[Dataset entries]
---*---

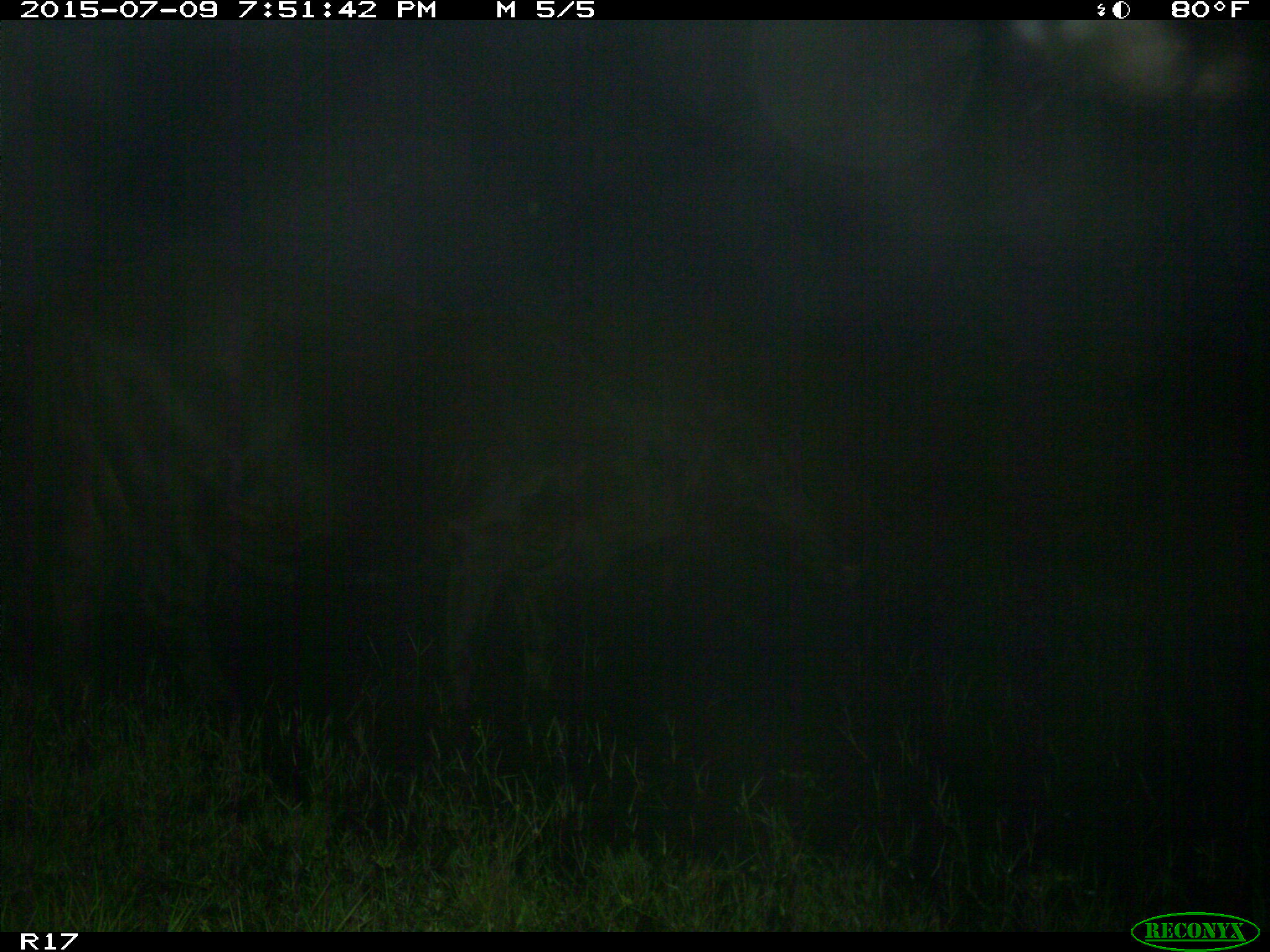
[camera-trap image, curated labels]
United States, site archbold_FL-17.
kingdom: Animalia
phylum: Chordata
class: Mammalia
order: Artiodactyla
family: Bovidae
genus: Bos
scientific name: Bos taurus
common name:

---*---

### About this task
One exact copy of the data, no pictures: write it out line for line.

### Finished task
[camera-trap image, curated labels]
United States, site archbold_FL-17.
kingdom: Animalia
phylum: Chordata
class: Mammalia
order: Artiodactyla
family: Bovidae
genus: Bos
scientific name: Bos taurus
common name:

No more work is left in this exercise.